▸ Selected extract
begin

3.3. In the event of an Order cancellation the Client is obliged to  pay the full purchase price of the Goods, except otherwise stated in the Manufacturer’s Terms and Conditions.

4. Price:

4.1. The price of the Goods is stated in the Specific Terms and Conditions. Localyse is in all cases entitled to modify these prices by means of a written notification to the Client, in so far if the price modification is the consequence of a price adjustment by the Manufacturer(s) or the result of a currency and exchange rate fluctuation.

4.2. All prices are exclusive VAT, charges, taxes, duties, transportation costs (of the Manufacturer), import duties and incidental expenses as well as all other reasonable costs. Localyse shall not be liable for taxes which the Client is legally obliged to pay.

4.3. For some Goods a Basic price will be charged. In so far a Basic price is due, this Basic price will be included in the Specific Terms and Conditions and must always be paid by the Client, regardless of the Client’s consumption.

5. Invoicing:

 5.1. Unless otherwise agreed in writing between the Parties, the Client shall pay the price as stipulated in the Specific Terms and Conditions prior to the delivery of the Goods. In case of non-payment by the Client, Localyse has the right to suspend its obligations under this Agreement.

5.2. Unless otherwise agreed in the Specific Terms and Conditions, the Manufacturer’s software licenses are valid for a period of (12) twelve months. The Agreement can be tacitly renewed each year and shall be accordingly invoiced each year. Nevertheless, every Party reserves the right to object to a renewal of the Agreement by sending a registered letter to the other Party at least (3) three months prior to the end of the ongoing Agreement.

5.3. Google Maps will be charged based on the real consumption by the Client (pay-as-you-go). At the beginning of the License, the Client has to pay for a creditbundle that will be calculated based on an amicable estimation of the potential consumption by the Client. The creditbundle must be used within the one (1) year license period with which it corresponds. When the Client consumes more than the initial creditbundle, Localyse has the right to require the additional purchase of a creditbundle by the Client. The Client is automatically obliged to pay its actual overconsumption in accordance with the prices as set out in the Specific Terms and Conditions. In case the Client did not use the full creditbundle at the end of yearly the license period, the Client has the right to transfer the remaining consumption to the immediately following one-year license period, but only one time.

In case the Client does not want a new license within the period following the previous one-year license period, the remaining amount, corresponding to the remaining consumption of the Client, will not be refunded to the Client.

Localyse will inform the Client every time he reaches a consumption of 50%, 75% and 90% of the creditbundle for Google Maps and as set out in the Specific Terms and Conditions.

end

Summarize these pricing and invoicing terms in two sentences.

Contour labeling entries
begin

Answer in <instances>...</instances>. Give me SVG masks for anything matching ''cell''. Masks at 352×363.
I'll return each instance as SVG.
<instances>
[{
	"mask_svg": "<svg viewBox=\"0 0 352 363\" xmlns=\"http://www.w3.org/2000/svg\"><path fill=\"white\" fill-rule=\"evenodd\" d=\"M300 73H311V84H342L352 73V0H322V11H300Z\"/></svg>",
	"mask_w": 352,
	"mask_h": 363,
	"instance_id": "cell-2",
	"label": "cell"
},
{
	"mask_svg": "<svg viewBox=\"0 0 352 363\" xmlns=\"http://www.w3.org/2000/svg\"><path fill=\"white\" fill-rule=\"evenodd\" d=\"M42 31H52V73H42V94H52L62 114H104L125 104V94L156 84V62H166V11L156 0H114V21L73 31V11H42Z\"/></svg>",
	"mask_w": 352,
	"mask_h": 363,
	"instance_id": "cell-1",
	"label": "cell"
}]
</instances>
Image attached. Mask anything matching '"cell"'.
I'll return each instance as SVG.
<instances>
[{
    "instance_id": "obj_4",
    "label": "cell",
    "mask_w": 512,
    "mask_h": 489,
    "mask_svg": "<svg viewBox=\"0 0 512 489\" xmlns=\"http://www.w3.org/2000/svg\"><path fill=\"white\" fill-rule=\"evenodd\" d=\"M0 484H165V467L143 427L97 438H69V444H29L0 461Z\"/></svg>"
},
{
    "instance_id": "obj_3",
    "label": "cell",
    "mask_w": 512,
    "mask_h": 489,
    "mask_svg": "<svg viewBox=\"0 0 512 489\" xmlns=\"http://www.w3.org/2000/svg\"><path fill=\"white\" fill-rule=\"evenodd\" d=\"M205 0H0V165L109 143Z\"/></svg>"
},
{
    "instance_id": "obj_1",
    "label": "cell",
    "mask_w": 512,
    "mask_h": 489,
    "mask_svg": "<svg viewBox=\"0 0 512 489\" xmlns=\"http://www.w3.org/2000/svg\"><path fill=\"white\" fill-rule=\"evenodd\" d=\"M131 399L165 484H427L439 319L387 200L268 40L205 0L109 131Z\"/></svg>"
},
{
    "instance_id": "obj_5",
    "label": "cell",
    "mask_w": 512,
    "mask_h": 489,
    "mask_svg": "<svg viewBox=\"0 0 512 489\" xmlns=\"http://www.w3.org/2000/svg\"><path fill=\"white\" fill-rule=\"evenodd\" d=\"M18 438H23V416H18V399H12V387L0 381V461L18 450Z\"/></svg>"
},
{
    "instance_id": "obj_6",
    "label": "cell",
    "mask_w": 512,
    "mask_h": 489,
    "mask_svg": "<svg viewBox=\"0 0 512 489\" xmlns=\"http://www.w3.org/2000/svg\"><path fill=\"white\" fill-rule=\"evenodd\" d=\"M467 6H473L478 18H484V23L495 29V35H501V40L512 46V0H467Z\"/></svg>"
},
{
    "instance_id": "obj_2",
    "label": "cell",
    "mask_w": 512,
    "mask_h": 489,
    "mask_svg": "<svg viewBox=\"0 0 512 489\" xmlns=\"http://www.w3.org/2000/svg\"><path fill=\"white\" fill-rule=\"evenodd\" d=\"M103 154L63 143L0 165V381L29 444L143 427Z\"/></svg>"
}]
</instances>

end

▸ Result for this exercise
Prices set in the Specific Terms and Conditions exclude VAT, taxes and other costs, can be modified by Localyse through written notice when the Manufacturer adjusts prices or currency and exchange rates fluctuate, and must normally be paid before the Goods are delivered. Software licenses usually run twelve months and renew tacitly unless a party objects by registered letter at least three months before the end, while Google Maps is billed on actual consumption through a prepaid creditbundle whose unused remainder can be carried into the next one-year period only once.